For those of you who've never run into it, NDS (Novell Directory Services, currently marketed as eDirectory) is currently a distributed LDAP database that also provides non-LDAP interfaces for interacting with the object store. It can scale up to very silly object counts and due to Novell's long experience with distributed database management does so with a minimum of object corruption. It just works (albeit on a proprietary system).

It didn't start off as an LDAP datastore, though. No, it began life in 1993 as the authentication database behind NetWare and had a few very revolutionary features versus what was available on the market at the time:

  • It allowed multiple servers to use the same authentication database, so you didn't have to have an account on each server if users needed to access more than one of them. This was the biggest selling point, and seems pretty basic right now.
    • NIS/NIS+ already did this and predates NDS, but was a UNIX-only system not useful for non-UNIX offices.
  • It ran the database on multiple nodes, which made it a replicated database.
  • It partitioned the database to provide improved database locality, which made it a sharded database.
  • It allowed write operations on more than one replica per shard, which made it a distributed database.
  • It had eventual convergence built into it.
  • It had robust authentication features, which I'll get into in a later post.

NDS was a replicated, distributed, sharded database with eventual convergence that was written in 1993. MongoDB can do three of those (replicated, sharded, eventual consistency, but can distribute reads if needed), Cassandra does all four. This is a solvable problem but it's a rather complex one as Novell found out.

Consider the state of networking in 1993.

  • 10Mbps Ethernet was high-speed, and was probably hubbed even in the "datacenter".
  • Any enterprise of any size had very slow WAN links connecting small offices to central, so you had high latency links.
  • 16Mbps token-ring was still in frequent enough use NetWare had to support it.
    • Since TR was faster than Ethernet, it was frequently deployed in the datacenter, which necessitated TR to Ethernet bridges.
    • TR was often the edge network as well.
  • The tech industry hadn't yet converged on a single Ethernet Layer 2 framing protocol, so anything talking to Ethernet had to be able to handle up to 4 different framing standards (to the best of my limited knowledge, Cisco gear stillcan be configured to use any of the three losers of that contest, even though none of them has been in common usage for a long time).
  • TCP/IP was not the only data standard, NetWare used its very own IPX protocol which is not an IP protocol (more on that in a later post).
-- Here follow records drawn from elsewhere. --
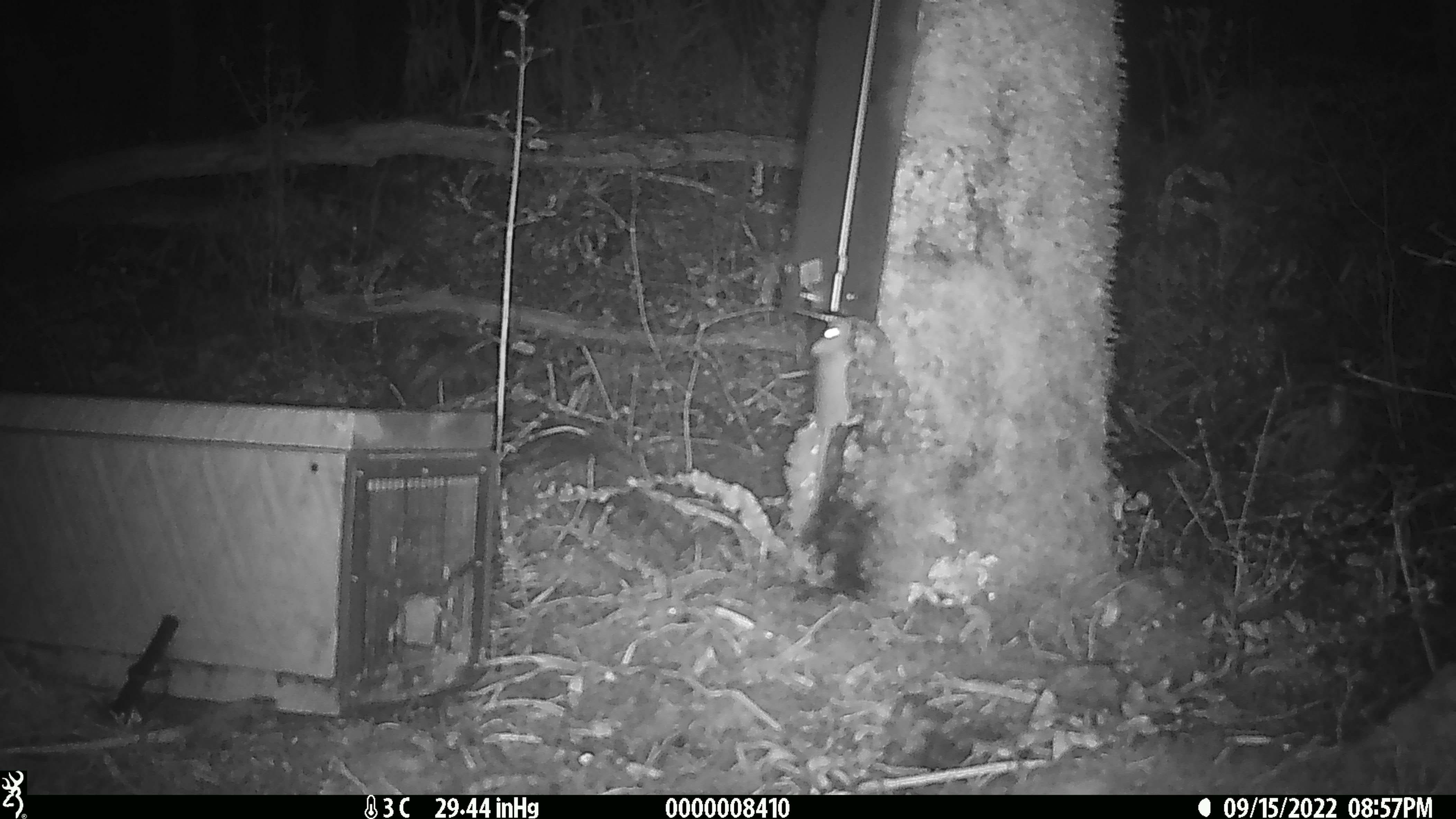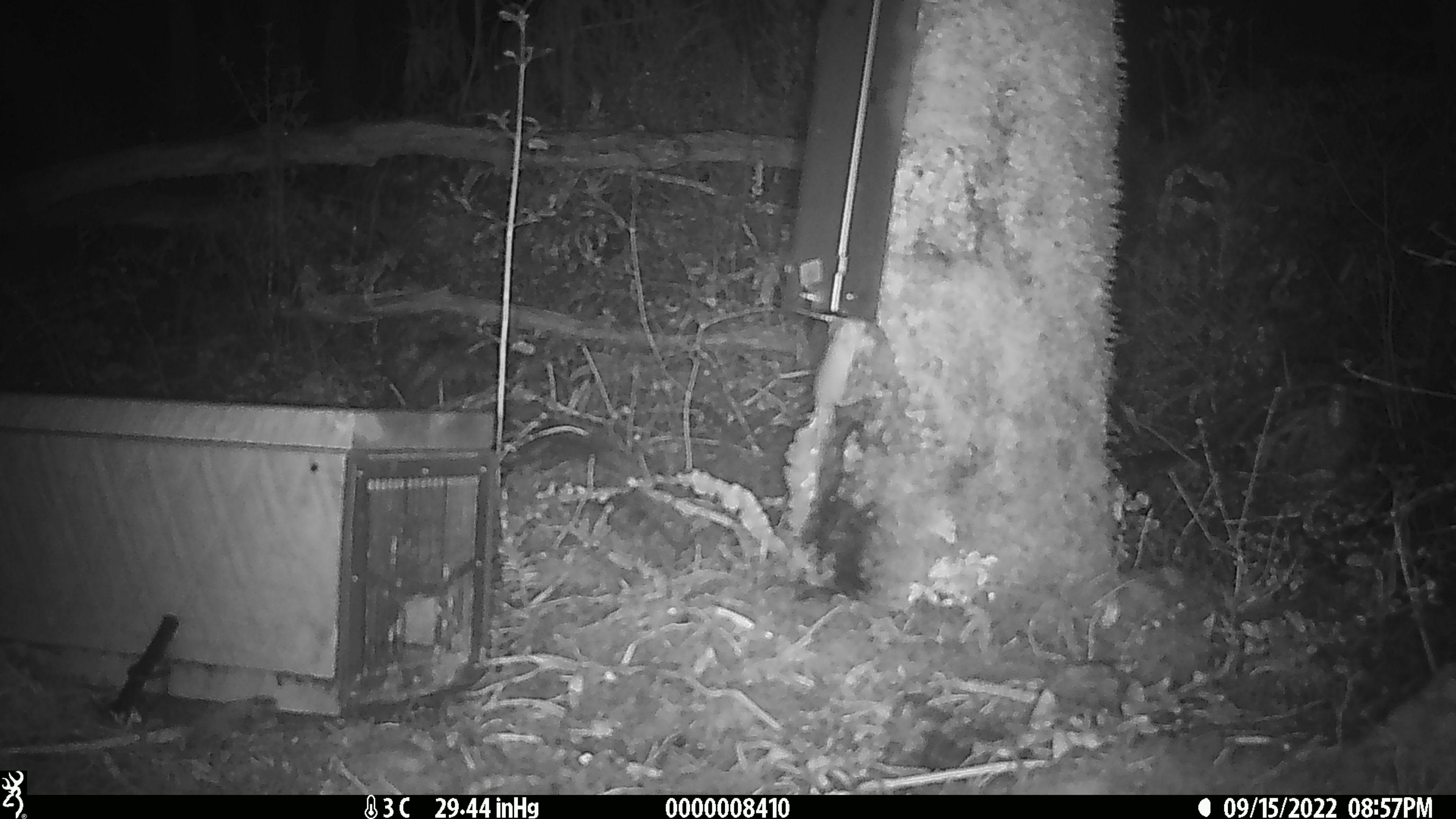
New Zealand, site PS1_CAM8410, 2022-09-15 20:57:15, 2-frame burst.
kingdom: Animalia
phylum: Chordata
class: Mammalia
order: Rodentia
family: Muridae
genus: Mus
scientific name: Mus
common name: mouse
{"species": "mouse (Mus)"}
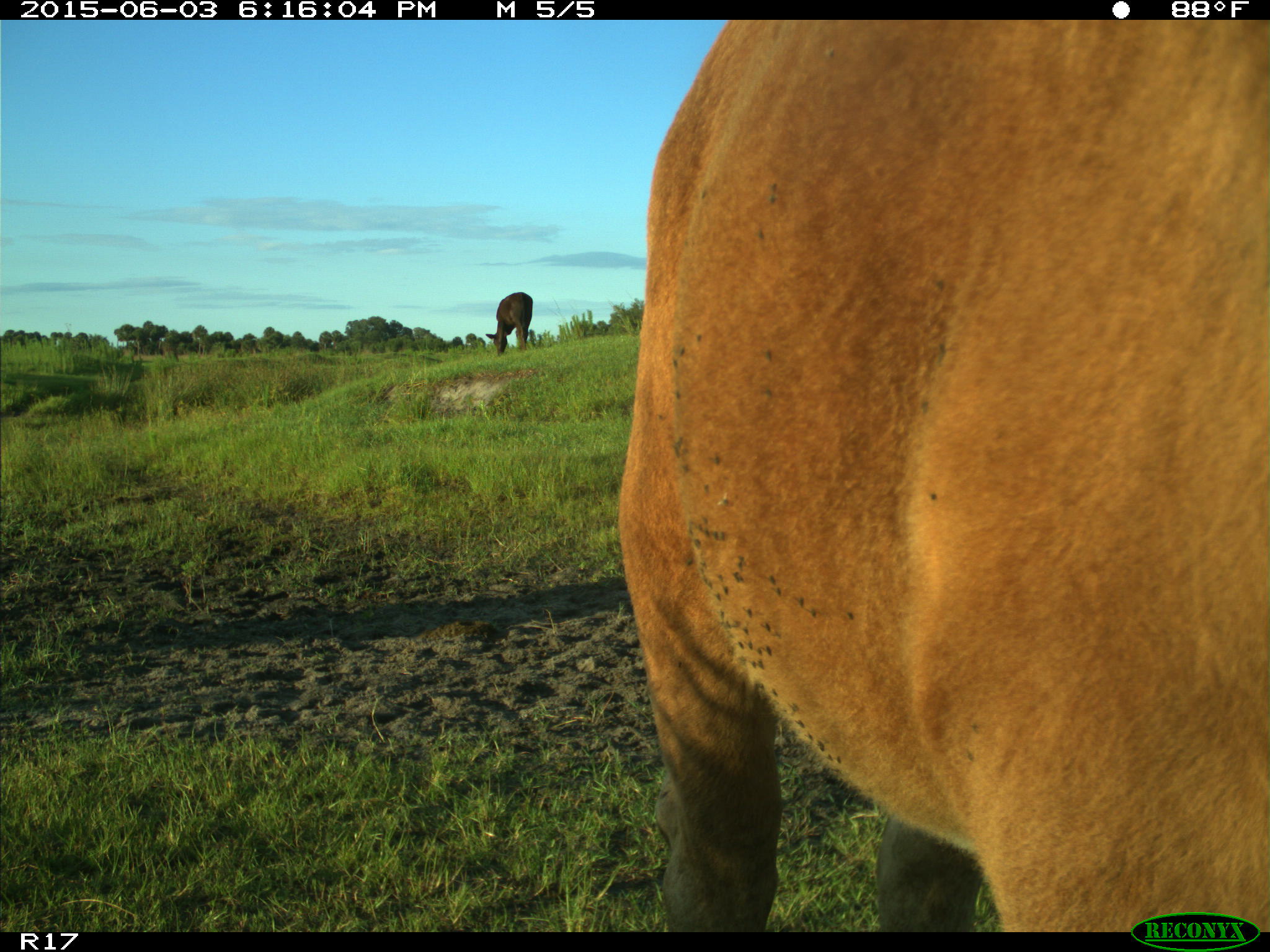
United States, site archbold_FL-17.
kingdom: Animalia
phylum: Chordata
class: Mammalia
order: Artiodactyla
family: Bovidae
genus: Bos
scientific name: Bos taurus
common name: domestic cow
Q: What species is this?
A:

Can you imagine trying to run something like Cassandra on 10Mbps links with some nodes on the other side of links with pings approaching 1000ms? It can certainly be done, but it sure as heck magnifies any problems in the convergence protocol.

Novel learned that too. Early versions of NDS were prone to corruption, very prone. Real world networking conditions were so very unlike the assumed conditions the developers engineered in that it was only after NDS hit production that they truly appreciated the full array of situations it had to support. From memory, it was only after NDS version 6 released on or about NetWare 4.11 service-pack 3 that it really became stable. That took Novell over 4 years to get right.

Corruption bugs continued in NDS even into the modern era since that's a very hard problem to stomp. The edge cases surrounding a node disappearing, and reappearing with old/new/changed data and how convergence happens gets very nuanced, very quickly. The open-source distributed database projects are dealing with that right now.

For all that it was a strong backing database for very large authentication and identity databases, NDS/eDirectory was never designed to be highly transactional. It's an LDAP database, and you use it where you'd use an LDAP database.